Night of the Demons (1988)

Night of the Demons (1988)

Angela is having a party, Jason and Freddy are too scared to come. But You’ll have a hell of a time.

On Halloween night, a group of teenage friends decide to hold a secret party at Hull House, an abandoned funeral parlour. Here, they gather together in front of a mirror to hold a séance but unwittingly unleash an evil force which begins to take them over one-by-one.

 

Night of the Demons represents the ultimate best and the worst of 80s horror. If you’re looking for a complex plot, interesting characters, stunning cinematography and serious approach then you’ve definitely come to the wrong place. Coming off as more of a goofy teen version of The Evil Dead, Night of the Demons is a definite crowd-pleaser, full of scares, gore, nudity and a dose of sickly black humour all touched up with a truly 80s vibe. It received a limited theatrical release but found its following on home video during the glory days of video rentals and has become something of a definitive 80s cult classic. You’ve got to love the 80s and the home video market for opening up a whole new world of entertaining and fun horror flicks that just wouldn’t have been made otherwise.

It’s a party night film, that’s for sure. Probably best watched with a group of preferably drunken mates, Night of the Demons wins awards purely for being something so innocent, so watchable and so enthusiastically entertaining. It’s not intending to be The Exorcist or The Shining. There are no real intentions to seriously scare and get under the skin. It’s not Shakespeare for the horror crowd. It’s there to provide some thrills, spills and a few gags like you’d get on a visit to a classic Halloween haunted house. The opening animated title sequence with a classic 80s synth-rock soundtrack should prove what sort of credentials that this is aiming for. Though it does owe a lot to Sam Raimi’s The Evil Dead, probably more than it would like to admit.

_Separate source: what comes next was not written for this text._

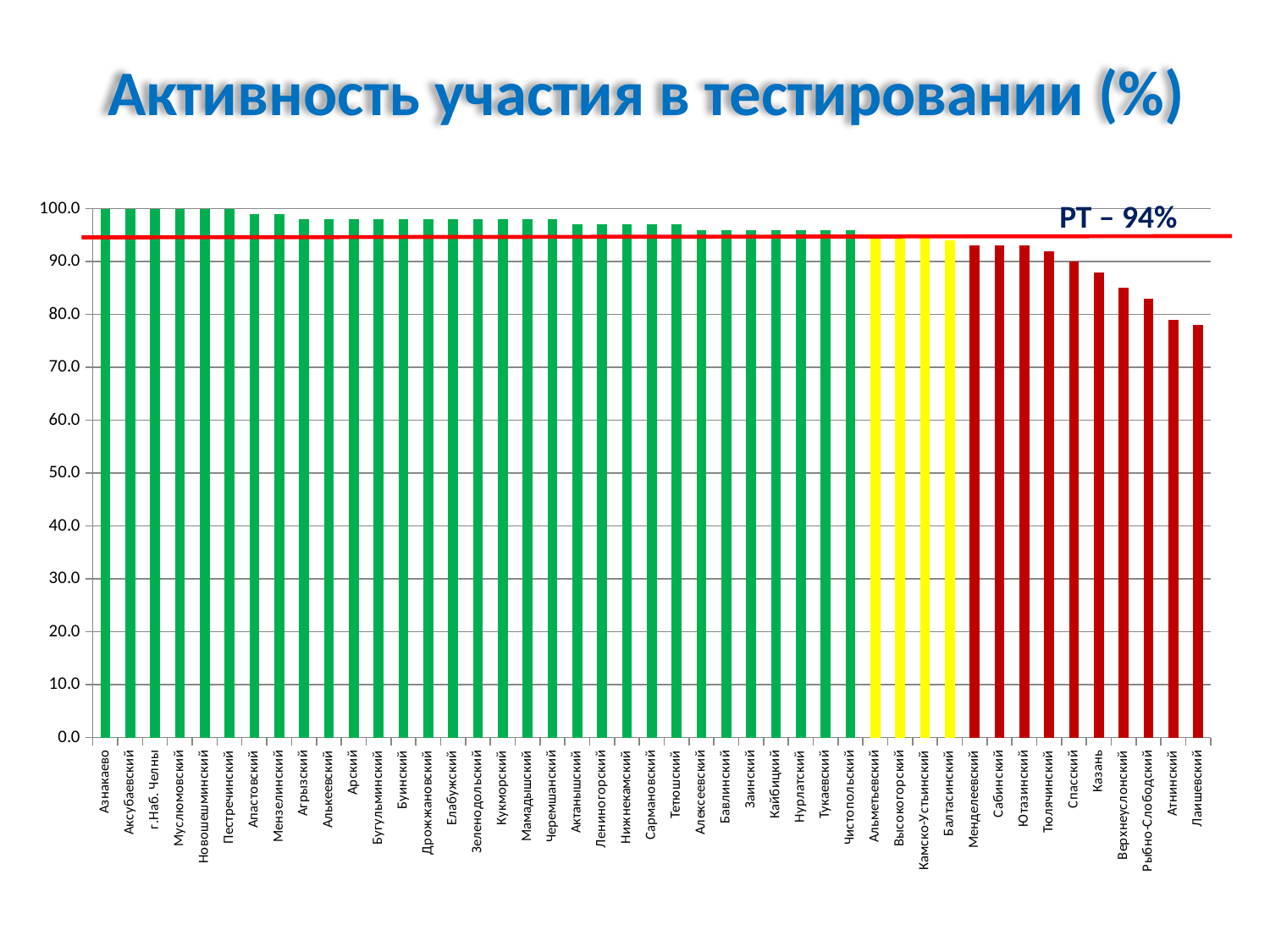
How many categories (districts) are plotted along the x axis? 45 Is the value for Лаишевский greater or less than 80? less What is the chart's title? Активность участия в тестировании (%) Which has the larger value, Азнакаево or Лаишевский? Азнакаево Which has the larger value, Казань or Менделеевский? Менделеевский Do the bar values rise or fall moving from left to right along the x axis? fall Is the value for Рыбно-Слободский greater or less than 80? greater What value does the red horizontal reference line labelled РТ mark? 94% What kind of chart is shown on the slide? bar chart Is the value for Верхнеуслонский greater or less than 90? less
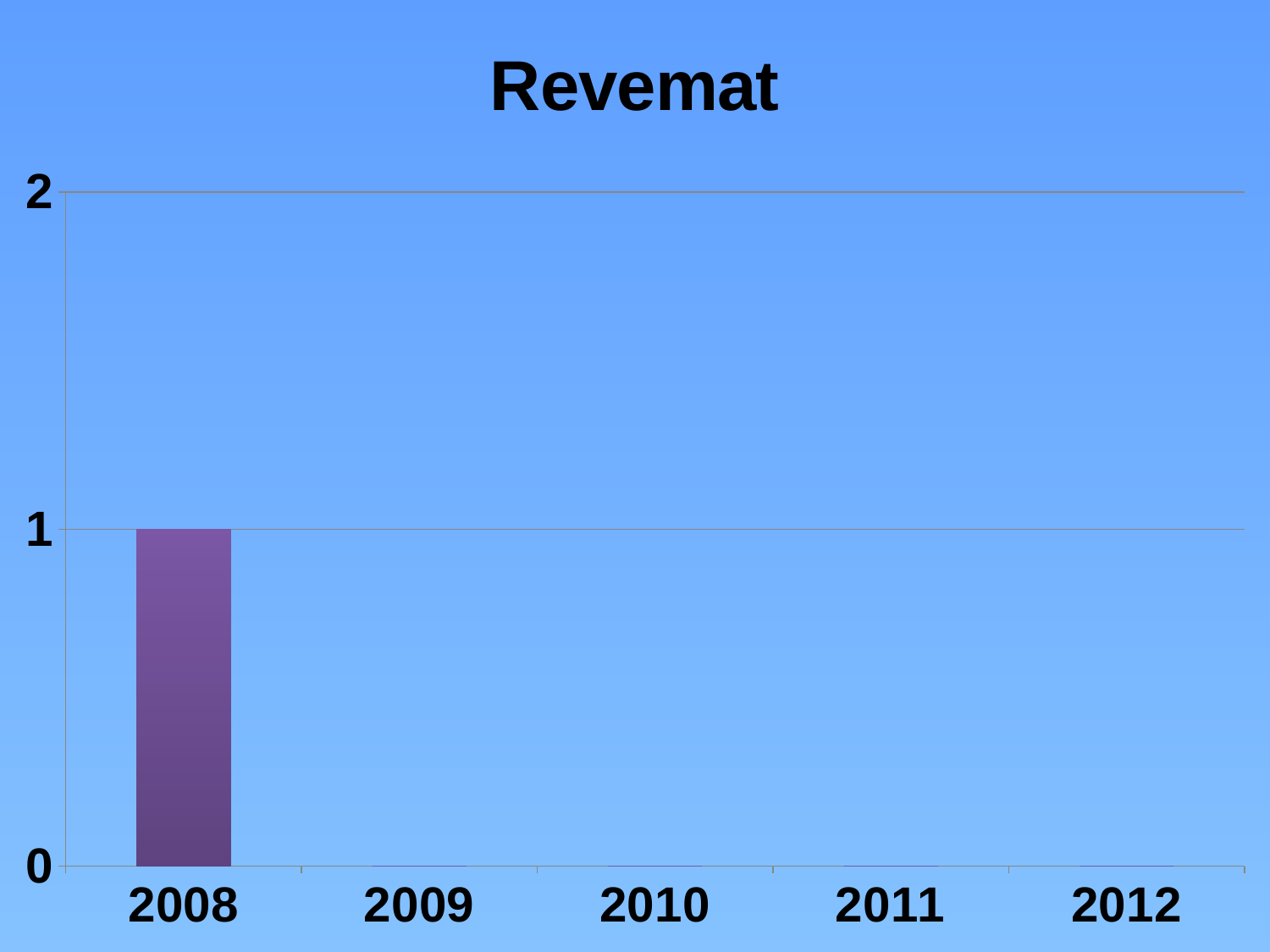
What is the title of the chart? Revemat What is the value for 2008? 1 Which is larger, the value for 2008 or the value for 2009? 2008 Which year has the highest value? 2008 Is the value for 2008 greater or less than 2? less What is the first year shown on the x axis? 2008 What type of chart is shown on the slide? bar chart How many years are shown on the x axis? 5 What is the highest value labelled on the y axis? 2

Director Kevin Tenney virtually steals Raimi’s ‘demon POV’ cam with long, sweeping forays through the house when the demons are unleashed.  There are 360° camera shots, clever camera tricks involving mirrors and shots from other innovative angles. He does well to use these shots as Hull House looks fantastic inside with a vast array of basements, staircases, corridors and rooms for the characters to fumble around in. Dimly lit and decidedly creepy, Hull House is the perfect setting for such a film and the camera makes excellent use of every dark nook and cranny, with demons popping up left, right and centre off-camera to startle the viewer. Tenney’s camera tricks and use of visuals to generate some suspense is highly skilled and if I’m being blunt, deserving of a more respectable film. Cheap scares they may be but they are effective at conveying the moody vibe.  However the film isn’t all about the cheap scares and flits between some serious scaring and outright joking around on occasion, with the uneven balance never really clicking in favour of either.

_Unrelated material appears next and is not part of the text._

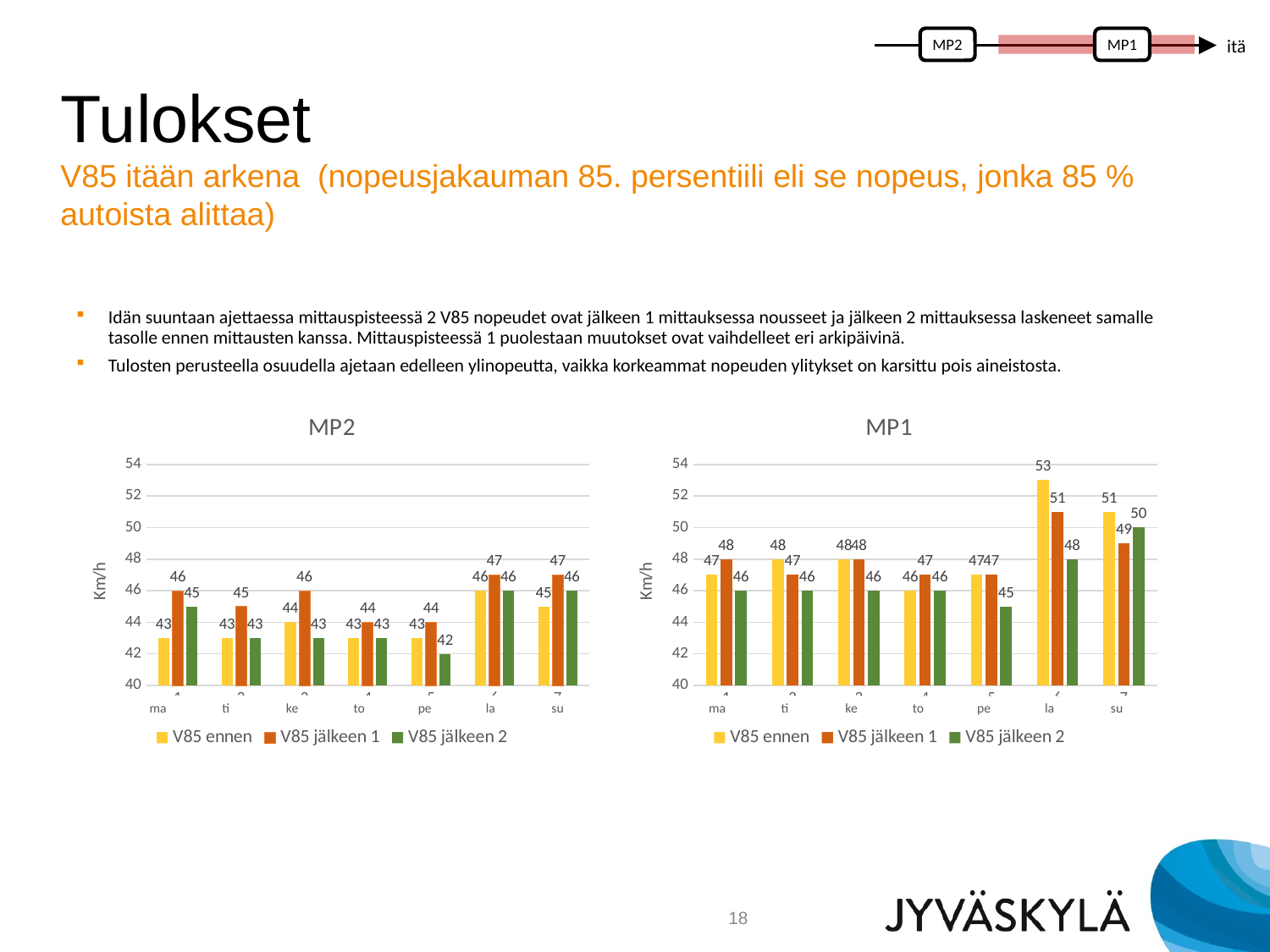
What is the y-axis label of the MP2 chart? Km/h In the MP2 chart, what is the value of V85 jälkeen 2 for pe? 42 How many days are shown on the x axis of the MP2 chart? 7 In the MP1 chart, what is the value of V85 jälkeen 2 for su? 50 In the MP2 chart, which day has the lowest V85 jälkeen 2 value? pe How many series does the legend of the MP1 chart list? 3 In the MP1 chart, what is the value of V85 ennen for la? 53 In the MP1 chart, what is the difference between V85 ennen and V85 jälkeen 2 for la? 5 In the MP2 chart, what is the value of V85 jälkeen 1 for ma? 46 What type of chart is the MP1 chart? bar chart In the MP1 chart, which day has the highest V85 ennen value? la In the MP2 chart, which is larger for ke: V85 jälkeen 1 or V85 jälkeen 2? V85 jälkeen 1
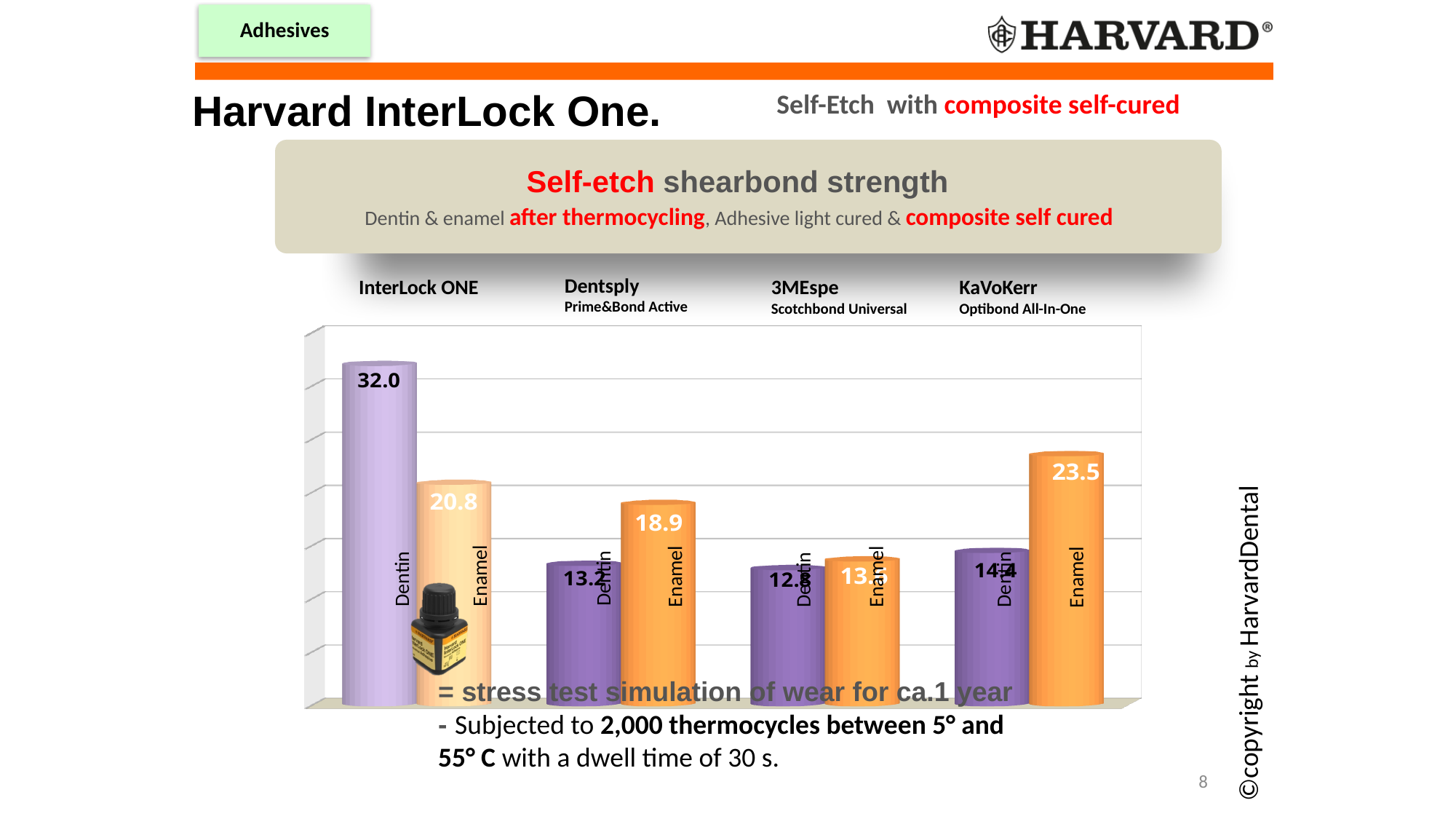
Which product has the highest Dentin bar? InterLock ONE Which product has the lowest Enamel bar? 3MEspe Scotchbond Universal How many adhesive products are compared in the chart? 4 What is the Dentin shear bond strength value shown for InterLock ONE? 32.0 What is the Enamel value shown for Dentsply Prime&Bond Active? 18.9 What kind of chart is shown on the slide? Bar chart What is the difference between the Dentin and Enamel values for InterLock ONE? 11.2 What is the Dentin value shown for Dentsply Prime&Bond Active? 13.2 Which is larger: the Enamel value for InterLock ONE or the Enamel value for KaVoKerr Optibond All-In-One? KaVoKerr Optibond All-In-One Which product has the highest Enamel bar? KaVoKerr Optibond All-In-One What is the Enamel value shown for InterLock ONE? 20.8 What is the Enamel value shown for KaVoKerr Optibond All-In-One? 23.5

Night of the Demons doesn’t set out to break the mould though it’s happy to live up to genre expectations and so the gratuitous overindulgences which genre fans have come to love are on full display here. The gore and nudity is at the forefront of Night of the Demons charm and you won’t find too many better examples of 80s excess than here. The make-up effects are superb with hideous demon transformations, eyes being gouged out, tongues bitten off and, in the film’s coup-de-grace moment, a possessed teenager manages to make a tube of lipstick disappear into her exposed nipple. The practical nature of the special effects adds to their charm. The best non-gore special effects moment is reserved for Angela, the goth girl who gets possessed, as she floats down the halls and corridors of the house. It’s a weird, unnerving effect which adds to her supernatural aura.

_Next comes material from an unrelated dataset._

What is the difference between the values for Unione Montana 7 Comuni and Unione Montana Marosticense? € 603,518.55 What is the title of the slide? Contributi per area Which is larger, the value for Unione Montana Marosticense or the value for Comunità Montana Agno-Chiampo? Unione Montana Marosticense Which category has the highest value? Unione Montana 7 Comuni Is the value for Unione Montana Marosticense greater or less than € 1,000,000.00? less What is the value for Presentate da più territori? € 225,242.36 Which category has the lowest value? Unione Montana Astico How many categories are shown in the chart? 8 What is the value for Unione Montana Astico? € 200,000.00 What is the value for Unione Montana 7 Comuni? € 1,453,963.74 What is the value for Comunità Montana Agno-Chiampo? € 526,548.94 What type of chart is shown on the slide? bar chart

The majority of the nudity is supplied by Scream Queen Linnea Quigley, who provides the breasts for the aforementioned lipstick moment (undeniably two of the reasons why Night of the Demons has become such a cult 80s classic for teenage boys). Cast-wise the film is near enough spot on. All of the performances are stuck in the 80s with their dated portrayals but like everything else, this adds into the charm. Cathy Podewell is Judy, the virginal girl who spends most of the film dressed as Alice in Wonderland. Podewell is unbelievably cute and emits a nice innocence about her, even if she is somewhat a little bland at times. Hal Havins as Stooge makes for an annoying and obnoxious loudmouth and the other actors fit firmly into their stock 80s teenage character roles: the preppy good guy, token black guy and so on). Amelia Kinkade is worth a mention as Angela, turning her into some Freddy Krueger-like puny-spouting horror figure who would return in the next two sequels.

 

Night of the Demons works perfectly well as what it sets itself out to be from the start – a campy low brow fright fest which relies heavily on genre staples to deliver constant mindless fun. Though it has dated somewhat with the 80s hairstyles, clothes, music and character stereotypes, Night of the Demons should be required viewing at Halloween parties.